Aliás, tão irrealizável quanto, porém muito mais perigoso. Ter legisladores absolutamente leigos é como ter um exército composto por crianças mortalmente armadas.

 

Qual é a lógica do sistema? Àquele desprovido de conhecimentos jurídicos elementares incumbe a criação das complexas leis que serão aplicadas sobre todos, inclusive sobre os especialistas? Como é possível que uma pessoa que não sabe o que é um estupro possa ser um dos principais líderes dos legisladores? Como é possível que alguém que pensa que "o estupro é um acidente horrível" possa ocupar posto no exato lugar em que serão elaboradas e votadas leis sobre os crimes contra a liberdade sexual? Não me admirarei se o estupro, dentro em pouco tempo, vier previsto como um crime de trânsito, na Lei 9503/97. Quando se atinge este nível, pode-se esperar qualquer coisa.

 

E o problema não pára por aí. Antes fosse uma deficiência somente técnica, aquela que atinge nossos legisladores. Mas a pena é que não lhes falta apenas conhecimento científico e jurídico, mas cultura geral e capacidade de raciocínio (somente isso justifica a falta de conceitos tão elementares, os pronunciamentos tão vazios, os comentários incoesos e as leis esdrúxulas).

 

Deixar legislar um indivíduo inculto, que desconhece os preceitos mais básicos e os princípios fundamentais da Ciência do Direito, é um indizível retrocesso. Representa a perda da qualidade do conhecimento arduamente conquistada ao longo de anos de aprimoramento do dogmatismo. Quando se lhe é apresentada uma lei, ele não sabe sobre o que trata. Quando se lhe pede o voto, ele não sabe nem sobre o que vota. Ele não faz a menor idéia das conseqüências dos seus votos. Ele mal sabe ler. Se souber ler, não saberá entender.

 

Por que – e pergunto perplexo – se exige conhecimento jurídico para aplicar a lei, mas não para criá-la?

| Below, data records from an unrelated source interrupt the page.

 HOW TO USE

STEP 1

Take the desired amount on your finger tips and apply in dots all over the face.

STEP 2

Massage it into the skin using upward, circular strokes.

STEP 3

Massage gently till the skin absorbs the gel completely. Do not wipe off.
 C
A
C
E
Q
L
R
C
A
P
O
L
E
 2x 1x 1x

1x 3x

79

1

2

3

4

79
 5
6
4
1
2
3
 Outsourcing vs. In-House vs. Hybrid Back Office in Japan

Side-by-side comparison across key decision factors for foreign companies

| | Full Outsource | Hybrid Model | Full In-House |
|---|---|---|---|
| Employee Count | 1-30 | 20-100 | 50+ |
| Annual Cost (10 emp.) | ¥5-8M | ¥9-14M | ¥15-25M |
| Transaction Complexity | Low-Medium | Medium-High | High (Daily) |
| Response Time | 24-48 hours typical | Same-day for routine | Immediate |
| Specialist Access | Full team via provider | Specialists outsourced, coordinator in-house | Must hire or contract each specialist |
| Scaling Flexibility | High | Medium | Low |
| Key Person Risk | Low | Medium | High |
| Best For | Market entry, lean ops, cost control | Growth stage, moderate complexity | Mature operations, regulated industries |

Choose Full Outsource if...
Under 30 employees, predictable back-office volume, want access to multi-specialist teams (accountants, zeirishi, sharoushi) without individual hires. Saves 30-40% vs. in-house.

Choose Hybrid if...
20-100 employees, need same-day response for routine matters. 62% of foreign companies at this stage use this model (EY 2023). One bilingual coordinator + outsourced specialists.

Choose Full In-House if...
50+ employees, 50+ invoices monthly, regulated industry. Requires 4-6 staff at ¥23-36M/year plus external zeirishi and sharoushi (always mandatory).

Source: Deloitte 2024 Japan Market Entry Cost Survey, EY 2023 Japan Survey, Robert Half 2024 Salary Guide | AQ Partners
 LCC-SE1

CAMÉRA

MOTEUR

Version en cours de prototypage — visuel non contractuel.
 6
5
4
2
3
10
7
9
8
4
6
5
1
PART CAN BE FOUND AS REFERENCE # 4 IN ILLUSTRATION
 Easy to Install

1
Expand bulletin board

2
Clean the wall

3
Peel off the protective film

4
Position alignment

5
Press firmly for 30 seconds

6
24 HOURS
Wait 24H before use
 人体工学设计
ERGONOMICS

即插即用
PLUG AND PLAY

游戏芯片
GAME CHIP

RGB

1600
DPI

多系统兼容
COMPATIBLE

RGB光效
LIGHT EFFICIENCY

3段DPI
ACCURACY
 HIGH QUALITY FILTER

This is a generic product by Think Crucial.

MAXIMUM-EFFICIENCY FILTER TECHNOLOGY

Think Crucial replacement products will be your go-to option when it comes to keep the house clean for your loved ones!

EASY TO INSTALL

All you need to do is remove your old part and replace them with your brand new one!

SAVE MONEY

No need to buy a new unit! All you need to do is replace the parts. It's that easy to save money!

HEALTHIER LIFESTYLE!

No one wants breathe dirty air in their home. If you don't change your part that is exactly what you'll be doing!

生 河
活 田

Do mesmo modo que se teme que um leigo interfira injustamente nas vidas dos jurisdicionados, aplicando normas equivocadamente, deturpando o sentido e a finalidade da lei, deveria ser temida a criação de leis intrinsecamente injustas e ineficazes, que, pelo menos em princípio, serão igualmente aplicadas sobre os mesmos jurisdicionados (exceto por magistrados independentes e audazes, que se neguem a conferir legitimidade ao devaneio legislativo).Jorio, Israel Domingos. O Panorama da Inversão. Jus Navigandi, Terezina, ano 9, n. 766, 2005.'

Exatamente por todas essas mazelas, por essa falta de representatividade, que atingem a essência da democracia, que impedem que o poder que deveria emanar do povo seja exercido em nome e no interesse do povo, soberanamente, é que os movimentos pela democracia direta vêm tomando vulto, encabeçados hoje por juristas como Fábio Konder Comparato, com base em sugestões que vem desaguando em Projetos de Lei na Câmara e no Senado regulando a convocação de plebiscitos e referendos e estabelecendo a forma de revocação de mandatos parlamentares. Assim, mesmo antes de se pensar no Lobby como essencial à democracia, há que se pensar em aperfeiçoar a própria democracia, na sua essência, ou seja, na supremacia da vontade popular, através de reforma que efetivamente crie condições da existência de representantes dignos desse nome para então, regulamentar a atividade dos que, legitimamente, representem interesses de empresas entidades ou movimentos sociais e pretendam influenciar o processo Legislativo."